● CONSIGNE 1: Imprimez le passage de l'article sur les exportations de pesticides qui commence à « Alors que l’Europe » et se termine à « Nord et du Sud. ».
● CONSIGNE 2: Poursuivez l'article sur les exportations de pesticides à la suite de sa dernière phrase.

● EXTRAIT DE PAGE:
# # #

Alors que l’Europe interdit certains pesticides pour protéger sa population, la multinationale Syngenta continue d’exporter massivement ces mêmes substances vers le Maroc. Une enquête de Greenpeace et Public Eye révèle qu’en 2023, plus de 8 500 tonnes de produits toxiques ont été acheminées vers le royaume chérifien. Ainsi, des travailleurs agricoles et des consommateurs ont été exposés à des risques sanitaires majeurs. Une situation qui illustre le fossé grandissant entre les normes environnementales du Nord et du Sud.
« C’est comme si on nous disait que notre vie valait moins que celle des Européens. » Ces mots amers d’un agriculteur marocain résument le scandale qui secoue actuellement le secteur agricole. Une enquête de Greenpeace et Public Eye dénonce une pratique aussi cynique que dangereuse. En 2023, Syngenta a déversé plus de 8 500 tonnes de pesticides interdits en Europe vers des pays comme le Maroc, l’Inde ou le Brésil où la réglementation est plus souple.
Au cœur de cette controverse, deux poisons particulièrement redoutables : le thiaméthoxame et le diquat. Le premier, tueur d’abeilles notoire, a été exporté à hauteur de 374 tonnes – de quoi traiter une surface plus grande que l’Angleterre. Le second, cousin chimique du tristement célèbre paraquat, a été expédié à plus de 5 000 tonnes vers le Maroc et d’autres pays en développement.

# # #

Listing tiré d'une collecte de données
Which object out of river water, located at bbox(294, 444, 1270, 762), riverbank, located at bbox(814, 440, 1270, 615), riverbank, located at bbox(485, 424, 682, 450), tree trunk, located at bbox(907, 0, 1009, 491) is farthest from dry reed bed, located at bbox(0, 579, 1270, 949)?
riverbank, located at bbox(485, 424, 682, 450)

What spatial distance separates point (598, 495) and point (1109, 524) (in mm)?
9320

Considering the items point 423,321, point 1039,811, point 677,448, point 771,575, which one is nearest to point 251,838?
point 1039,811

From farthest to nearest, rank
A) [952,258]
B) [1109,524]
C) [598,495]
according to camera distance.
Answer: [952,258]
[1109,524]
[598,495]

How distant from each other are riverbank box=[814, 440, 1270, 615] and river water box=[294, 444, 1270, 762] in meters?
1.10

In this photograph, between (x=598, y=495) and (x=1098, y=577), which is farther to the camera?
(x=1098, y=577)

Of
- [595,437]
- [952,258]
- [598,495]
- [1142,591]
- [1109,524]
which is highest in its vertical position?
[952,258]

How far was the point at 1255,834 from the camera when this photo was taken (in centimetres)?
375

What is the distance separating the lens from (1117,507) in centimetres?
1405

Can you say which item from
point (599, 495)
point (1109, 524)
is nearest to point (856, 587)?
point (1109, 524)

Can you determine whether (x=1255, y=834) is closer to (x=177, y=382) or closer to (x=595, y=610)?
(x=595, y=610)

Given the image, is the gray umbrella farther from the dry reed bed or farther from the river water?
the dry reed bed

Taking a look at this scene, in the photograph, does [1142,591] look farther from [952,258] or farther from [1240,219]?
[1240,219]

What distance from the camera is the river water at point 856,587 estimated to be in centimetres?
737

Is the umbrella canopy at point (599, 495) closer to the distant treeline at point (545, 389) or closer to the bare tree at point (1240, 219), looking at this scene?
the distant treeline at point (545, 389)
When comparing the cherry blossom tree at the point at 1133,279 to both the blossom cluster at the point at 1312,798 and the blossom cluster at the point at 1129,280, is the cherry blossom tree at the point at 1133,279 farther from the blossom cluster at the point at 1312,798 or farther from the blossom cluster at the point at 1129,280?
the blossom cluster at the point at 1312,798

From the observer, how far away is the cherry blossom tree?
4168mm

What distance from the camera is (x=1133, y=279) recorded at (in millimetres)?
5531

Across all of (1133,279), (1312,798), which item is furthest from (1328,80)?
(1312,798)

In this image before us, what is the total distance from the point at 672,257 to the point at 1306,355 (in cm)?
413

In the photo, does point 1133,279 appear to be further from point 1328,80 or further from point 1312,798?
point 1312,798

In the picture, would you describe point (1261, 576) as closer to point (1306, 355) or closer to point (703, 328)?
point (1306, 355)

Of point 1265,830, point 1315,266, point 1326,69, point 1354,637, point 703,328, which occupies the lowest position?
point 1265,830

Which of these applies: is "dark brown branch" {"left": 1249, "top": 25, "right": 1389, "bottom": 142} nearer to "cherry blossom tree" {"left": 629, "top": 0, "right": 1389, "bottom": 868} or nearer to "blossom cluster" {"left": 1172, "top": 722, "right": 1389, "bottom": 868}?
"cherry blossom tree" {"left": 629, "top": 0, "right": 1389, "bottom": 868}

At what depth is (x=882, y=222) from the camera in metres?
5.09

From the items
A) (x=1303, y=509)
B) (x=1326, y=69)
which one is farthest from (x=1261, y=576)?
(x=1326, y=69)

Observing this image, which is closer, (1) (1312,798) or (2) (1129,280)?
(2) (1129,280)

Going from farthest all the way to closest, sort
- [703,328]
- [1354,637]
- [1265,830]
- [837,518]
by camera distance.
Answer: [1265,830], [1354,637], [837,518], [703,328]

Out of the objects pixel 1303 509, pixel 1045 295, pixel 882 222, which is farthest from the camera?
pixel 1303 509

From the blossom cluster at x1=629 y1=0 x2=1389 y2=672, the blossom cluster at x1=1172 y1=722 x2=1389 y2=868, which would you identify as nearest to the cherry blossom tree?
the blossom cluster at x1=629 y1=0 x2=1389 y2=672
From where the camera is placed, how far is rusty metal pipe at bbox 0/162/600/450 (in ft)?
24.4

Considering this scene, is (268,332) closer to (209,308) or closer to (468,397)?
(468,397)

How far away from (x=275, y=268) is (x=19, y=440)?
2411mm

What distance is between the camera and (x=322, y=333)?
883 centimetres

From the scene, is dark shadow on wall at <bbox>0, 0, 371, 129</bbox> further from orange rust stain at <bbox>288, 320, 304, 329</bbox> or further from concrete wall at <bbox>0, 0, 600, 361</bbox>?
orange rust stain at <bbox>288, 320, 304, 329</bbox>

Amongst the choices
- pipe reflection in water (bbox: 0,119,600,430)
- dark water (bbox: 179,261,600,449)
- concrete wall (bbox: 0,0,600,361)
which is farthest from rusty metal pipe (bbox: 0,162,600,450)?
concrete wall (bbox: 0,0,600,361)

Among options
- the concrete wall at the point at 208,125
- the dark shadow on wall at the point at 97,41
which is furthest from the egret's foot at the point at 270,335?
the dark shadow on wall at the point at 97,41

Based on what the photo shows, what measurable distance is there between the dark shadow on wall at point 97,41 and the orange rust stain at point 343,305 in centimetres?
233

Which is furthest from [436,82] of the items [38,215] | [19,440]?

# # #

● CORRIGÉ 1:
Alors que l’Europe interdit certains pesticides pour protéger sa population, la multinationale Syngenta continue d’exporter massivement ces mêmes substances vers le Maroc. Une enquête de Greenpeace et Public Eye révèle qu’en 2023, plus de 8 500 tonnes de produits toxiques ont été acheminées vers le royaume chérifien. Ainsi, des travailleurs agricoles et des consommateurs ont été exposés à des risques sanitaires majeurs. Une situation qui illustre le fossé grandissant entre les normes environnementales du Nord et du Sud.

● CORRIGÉ 2:
Dans les champs marocains, la réalité est brutale. Mohammed, agriculteur depuis 30 ans près de Fès, témoigne : « Nous savons que ces produits sont dangereux, mais on nous dit qu’ils sont autorisés ici. Comment expliquer qu’ils soient trop dangereux pour les Européens, mais assez sûrs pour nous ? »
Que fait l’ONSSA ?
Le système de contrôle marocain montre ses limites. L’ONSSA, censée être le gardien de la sécurité alimentaire, peine à endiguer ce flux toxique. Les frontières poreuses et le manque de moyens techniques transforment le pays en terrain de jeu pour les géants de l’agrochimie.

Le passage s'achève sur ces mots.